** start of Provided material **
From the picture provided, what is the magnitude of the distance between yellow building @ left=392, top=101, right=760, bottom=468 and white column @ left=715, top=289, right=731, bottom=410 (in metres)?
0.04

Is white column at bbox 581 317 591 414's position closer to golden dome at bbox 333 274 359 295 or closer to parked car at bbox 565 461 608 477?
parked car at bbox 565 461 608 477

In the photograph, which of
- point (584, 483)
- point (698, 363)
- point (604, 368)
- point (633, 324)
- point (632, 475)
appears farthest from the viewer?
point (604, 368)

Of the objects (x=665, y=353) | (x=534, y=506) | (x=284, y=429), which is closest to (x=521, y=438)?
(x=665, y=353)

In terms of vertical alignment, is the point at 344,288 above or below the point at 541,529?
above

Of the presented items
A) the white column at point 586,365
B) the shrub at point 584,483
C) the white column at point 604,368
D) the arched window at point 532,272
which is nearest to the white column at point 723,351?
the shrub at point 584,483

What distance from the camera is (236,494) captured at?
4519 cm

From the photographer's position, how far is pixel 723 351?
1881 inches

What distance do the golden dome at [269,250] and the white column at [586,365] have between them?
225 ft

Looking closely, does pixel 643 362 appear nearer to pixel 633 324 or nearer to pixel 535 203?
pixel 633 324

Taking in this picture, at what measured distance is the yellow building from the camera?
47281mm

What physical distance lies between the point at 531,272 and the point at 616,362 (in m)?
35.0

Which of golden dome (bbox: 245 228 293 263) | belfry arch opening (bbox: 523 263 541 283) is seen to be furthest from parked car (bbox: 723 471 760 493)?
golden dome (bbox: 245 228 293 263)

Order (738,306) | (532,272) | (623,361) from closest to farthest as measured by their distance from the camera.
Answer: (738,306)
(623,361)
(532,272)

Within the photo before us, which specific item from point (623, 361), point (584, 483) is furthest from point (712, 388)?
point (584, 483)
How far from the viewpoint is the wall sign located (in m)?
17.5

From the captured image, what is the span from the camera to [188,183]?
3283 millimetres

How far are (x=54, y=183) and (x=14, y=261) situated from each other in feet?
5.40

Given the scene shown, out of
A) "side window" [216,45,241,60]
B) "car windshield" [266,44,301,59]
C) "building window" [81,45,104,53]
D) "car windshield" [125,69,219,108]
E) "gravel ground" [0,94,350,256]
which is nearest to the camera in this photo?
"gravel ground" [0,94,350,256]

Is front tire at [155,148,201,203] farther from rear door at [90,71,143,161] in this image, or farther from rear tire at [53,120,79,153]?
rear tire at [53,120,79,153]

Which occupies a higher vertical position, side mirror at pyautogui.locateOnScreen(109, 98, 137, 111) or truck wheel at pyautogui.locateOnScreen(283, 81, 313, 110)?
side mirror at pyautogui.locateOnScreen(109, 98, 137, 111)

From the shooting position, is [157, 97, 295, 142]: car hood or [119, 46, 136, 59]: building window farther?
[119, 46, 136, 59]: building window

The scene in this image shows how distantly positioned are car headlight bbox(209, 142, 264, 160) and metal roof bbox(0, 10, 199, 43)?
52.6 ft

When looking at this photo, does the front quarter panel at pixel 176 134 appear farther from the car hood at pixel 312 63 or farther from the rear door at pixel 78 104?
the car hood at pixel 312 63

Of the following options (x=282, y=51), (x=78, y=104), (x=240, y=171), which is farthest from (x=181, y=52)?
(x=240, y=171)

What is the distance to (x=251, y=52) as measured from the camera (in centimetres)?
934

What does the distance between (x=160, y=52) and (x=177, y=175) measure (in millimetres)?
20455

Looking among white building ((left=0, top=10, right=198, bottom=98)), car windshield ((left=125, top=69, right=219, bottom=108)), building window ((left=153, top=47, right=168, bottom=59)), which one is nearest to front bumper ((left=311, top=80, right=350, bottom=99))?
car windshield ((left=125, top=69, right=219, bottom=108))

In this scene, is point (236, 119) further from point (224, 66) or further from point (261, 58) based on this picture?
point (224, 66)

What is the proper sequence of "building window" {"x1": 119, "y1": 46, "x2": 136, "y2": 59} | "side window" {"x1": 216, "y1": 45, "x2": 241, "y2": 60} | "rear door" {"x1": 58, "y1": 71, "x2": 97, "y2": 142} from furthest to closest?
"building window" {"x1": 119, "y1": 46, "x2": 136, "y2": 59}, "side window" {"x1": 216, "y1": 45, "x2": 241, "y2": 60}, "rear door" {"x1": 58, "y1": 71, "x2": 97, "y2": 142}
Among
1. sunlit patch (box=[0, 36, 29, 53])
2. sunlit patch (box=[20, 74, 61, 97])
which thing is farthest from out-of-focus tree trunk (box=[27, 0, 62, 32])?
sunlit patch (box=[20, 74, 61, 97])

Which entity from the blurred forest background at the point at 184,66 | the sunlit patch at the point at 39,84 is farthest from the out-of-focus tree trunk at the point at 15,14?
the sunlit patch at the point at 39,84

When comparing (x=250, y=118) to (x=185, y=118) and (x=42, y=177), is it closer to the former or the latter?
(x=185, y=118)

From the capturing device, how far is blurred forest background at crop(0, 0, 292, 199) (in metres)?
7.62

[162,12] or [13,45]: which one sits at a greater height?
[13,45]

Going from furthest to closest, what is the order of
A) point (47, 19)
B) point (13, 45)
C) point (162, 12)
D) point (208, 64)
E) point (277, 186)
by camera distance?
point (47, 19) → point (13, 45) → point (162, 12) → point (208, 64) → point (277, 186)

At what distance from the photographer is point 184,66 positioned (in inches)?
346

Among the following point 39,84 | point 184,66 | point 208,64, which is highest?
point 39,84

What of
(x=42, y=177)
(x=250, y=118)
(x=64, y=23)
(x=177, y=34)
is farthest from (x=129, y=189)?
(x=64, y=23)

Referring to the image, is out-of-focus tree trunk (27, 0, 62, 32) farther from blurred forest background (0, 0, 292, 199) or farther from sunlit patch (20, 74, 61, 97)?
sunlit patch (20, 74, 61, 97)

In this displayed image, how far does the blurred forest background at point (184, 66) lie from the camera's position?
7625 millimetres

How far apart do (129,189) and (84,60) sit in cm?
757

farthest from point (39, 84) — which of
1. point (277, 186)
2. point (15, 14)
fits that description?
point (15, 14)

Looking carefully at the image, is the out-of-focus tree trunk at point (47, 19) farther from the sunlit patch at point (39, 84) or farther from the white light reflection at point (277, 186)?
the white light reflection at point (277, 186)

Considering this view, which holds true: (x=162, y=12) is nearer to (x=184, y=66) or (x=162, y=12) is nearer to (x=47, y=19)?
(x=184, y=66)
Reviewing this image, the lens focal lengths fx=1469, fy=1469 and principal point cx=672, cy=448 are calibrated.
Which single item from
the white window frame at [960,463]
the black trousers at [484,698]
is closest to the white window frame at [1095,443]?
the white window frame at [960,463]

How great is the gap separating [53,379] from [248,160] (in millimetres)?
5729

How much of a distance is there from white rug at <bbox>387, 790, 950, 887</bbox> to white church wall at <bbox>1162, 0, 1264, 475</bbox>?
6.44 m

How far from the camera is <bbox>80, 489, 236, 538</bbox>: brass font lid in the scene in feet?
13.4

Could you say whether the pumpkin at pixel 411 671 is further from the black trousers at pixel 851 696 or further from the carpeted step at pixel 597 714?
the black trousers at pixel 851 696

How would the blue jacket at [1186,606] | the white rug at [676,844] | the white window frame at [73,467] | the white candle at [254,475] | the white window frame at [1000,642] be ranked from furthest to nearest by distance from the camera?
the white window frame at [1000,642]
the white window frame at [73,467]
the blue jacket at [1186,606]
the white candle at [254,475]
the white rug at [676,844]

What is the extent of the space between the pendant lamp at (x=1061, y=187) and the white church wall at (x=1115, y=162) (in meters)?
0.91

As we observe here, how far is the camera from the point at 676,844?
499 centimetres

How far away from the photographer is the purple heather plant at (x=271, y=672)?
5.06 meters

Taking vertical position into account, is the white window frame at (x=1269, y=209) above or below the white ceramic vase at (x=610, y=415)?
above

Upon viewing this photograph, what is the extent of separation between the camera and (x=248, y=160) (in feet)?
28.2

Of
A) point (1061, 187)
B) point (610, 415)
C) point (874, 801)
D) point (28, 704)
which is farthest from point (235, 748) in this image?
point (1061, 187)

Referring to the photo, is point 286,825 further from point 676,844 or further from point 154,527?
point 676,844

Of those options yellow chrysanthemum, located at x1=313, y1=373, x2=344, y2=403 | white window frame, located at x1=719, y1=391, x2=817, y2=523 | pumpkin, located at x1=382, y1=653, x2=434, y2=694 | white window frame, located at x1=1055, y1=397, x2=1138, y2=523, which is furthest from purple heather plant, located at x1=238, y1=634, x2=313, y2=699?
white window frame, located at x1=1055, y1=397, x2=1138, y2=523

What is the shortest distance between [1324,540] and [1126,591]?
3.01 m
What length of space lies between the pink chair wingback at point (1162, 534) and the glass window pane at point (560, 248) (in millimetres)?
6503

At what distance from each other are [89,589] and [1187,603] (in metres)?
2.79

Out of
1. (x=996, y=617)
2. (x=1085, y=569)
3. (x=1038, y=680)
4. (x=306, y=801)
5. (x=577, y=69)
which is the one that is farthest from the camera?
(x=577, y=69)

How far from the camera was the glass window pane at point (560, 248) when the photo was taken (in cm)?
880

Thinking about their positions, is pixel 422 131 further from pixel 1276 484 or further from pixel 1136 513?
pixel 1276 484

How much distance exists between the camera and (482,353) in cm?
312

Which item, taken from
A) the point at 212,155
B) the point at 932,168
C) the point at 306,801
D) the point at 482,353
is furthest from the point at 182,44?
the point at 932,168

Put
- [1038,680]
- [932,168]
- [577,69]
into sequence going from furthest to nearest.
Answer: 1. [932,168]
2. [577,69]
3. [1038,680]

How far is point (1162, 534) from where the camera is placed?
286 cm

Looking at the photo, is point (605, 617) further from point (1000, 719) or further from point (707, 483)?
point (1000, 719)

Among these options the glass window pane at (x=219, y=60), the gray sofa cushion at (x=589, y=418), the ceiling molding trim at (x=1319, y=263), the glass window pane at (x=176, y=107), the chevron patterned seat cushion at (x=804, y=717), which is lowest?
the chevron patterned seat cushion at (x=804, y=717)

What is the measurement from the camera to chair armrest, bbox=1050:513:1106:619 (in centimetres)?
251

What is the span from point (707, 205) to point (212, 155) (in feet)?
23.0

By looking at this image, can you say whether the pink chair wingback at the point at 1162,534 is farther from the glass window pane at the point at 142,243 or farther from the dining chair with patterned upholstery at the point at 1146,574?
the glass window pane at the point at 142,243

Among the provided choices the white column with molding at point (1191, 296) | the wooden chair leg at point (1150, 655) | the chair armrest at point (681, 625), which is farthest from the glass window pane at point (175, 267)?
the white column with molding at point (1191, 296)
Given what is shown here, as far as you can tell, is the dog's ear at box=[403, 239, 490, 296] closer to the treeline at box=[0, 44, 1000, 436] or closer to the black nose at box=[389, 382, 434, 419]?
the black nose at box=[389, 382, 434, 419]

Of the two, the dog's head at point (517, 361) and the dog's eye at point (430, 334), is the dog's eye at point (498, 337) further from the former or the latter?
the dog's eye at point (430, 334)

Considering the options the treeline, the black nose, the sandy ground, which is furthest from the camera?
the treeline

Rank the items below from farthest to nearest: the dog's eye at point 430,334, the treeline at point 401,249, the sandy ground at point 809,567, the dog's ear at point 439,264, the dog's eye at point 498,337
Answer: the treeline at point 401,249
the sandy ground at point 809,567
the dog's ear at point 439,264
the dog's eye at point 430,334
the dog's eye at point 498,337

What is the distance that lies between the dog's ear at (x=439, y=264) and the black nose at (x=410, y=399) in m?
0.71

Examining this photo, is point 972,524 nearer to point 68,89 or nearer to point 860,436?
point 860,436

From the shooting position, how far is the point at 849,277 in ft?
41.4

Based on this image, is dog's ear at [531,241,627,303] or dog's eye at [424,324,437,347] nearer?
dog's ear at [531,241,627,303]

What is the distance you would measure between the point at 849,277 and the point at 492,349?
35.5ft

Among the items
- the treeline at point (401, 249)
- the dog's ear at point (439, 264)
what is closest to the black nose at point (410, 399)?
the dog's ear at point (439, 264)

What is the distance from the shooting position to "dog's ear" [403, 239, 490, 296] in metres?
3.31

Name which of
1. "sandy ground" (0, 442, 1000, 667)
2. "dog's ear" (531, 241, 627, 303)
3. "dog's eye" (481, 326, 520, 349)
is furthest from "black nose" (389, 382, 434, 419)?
** end of Provided material **
* **Task requirements**
Reproduce precisely the span of lines that begins at the line containing "Among the provided" and ends with the last line of the listing.

* **The solution**
Among the provided choices the white column with molding at point (1191, 296) | the wooden chair leg at point (1150, 655) | the chair armrest at point (681, 625), which is farthest from the glass window pane at point (175, 267)?
the white column with molding at point (1191, 296)
Given what is shown here, as far as you can tell, is the dog's ear at box=[403, 239, 490, 296] closer to the treeline at box=[0, 44, 1000, 436] or closer to the black nose at box=[389, 382, 434, 419]?
the black nose at box=[389, 382, 434, 419]

Of the two, the dog's head at point (517, 361) and the dog's eye at point (430, 334), is the dog's eye at point (498, 337) further from the former or the latter?
the dog's eye at point (430, 334)

Considering the options the treeline, the black nose, the sandy ground, which is furthest from the camera?
the treeline

Rank the items below from farthest to nearest: the dog's eye at point 430,334, the treeline at point 401,249, the sandy ground at point 809,567, the dog's ear at point 439,264, the dog's eye at point 498,337
Answer: the treeline at point 401,249
the sandy ground at point 809,567
the dog's ear at point 439,264
the dog's eye at point 430,334
the dog's eye at point 498,337

What is the distance that lies between the dog's ear at (x=439, y=264) and the black nose at (x=410, y=399) in m?
0.71

Examining this photo, is point 972,524 nearer to point 68,89 or nearer to point 860,436?
point 860,436

From the shooting position, how far is the point at 849,277 in ft?
41.4

Based on this image, is dog's ear at [531,241,627,303] or dog's eye at [424,324,437,347] nearer?
dog's ear at [531,241,627,303]

What is the distance you would measure between the point at 849,277 and the point at 492,349?
35.5ft

Among the items
- the treeline at point (401, 249)
- the dog's ear at point (439, 264)
what is closest to the black nose at point (410, 399)?
the dog's ear at point (439, 264)

What is the distance from the shooting position to "dog's ear" [403, 239, 490, 296] in metres?
3.31

Name which of
1. "sandy ground" (0, 442, 1000, 667)
2. "dog's ear" (531, 241, 627, 303)
3. "dog's eye" (481, 326, 520, 349)
is furthest from "black nose" (389, 382, 434, 419)?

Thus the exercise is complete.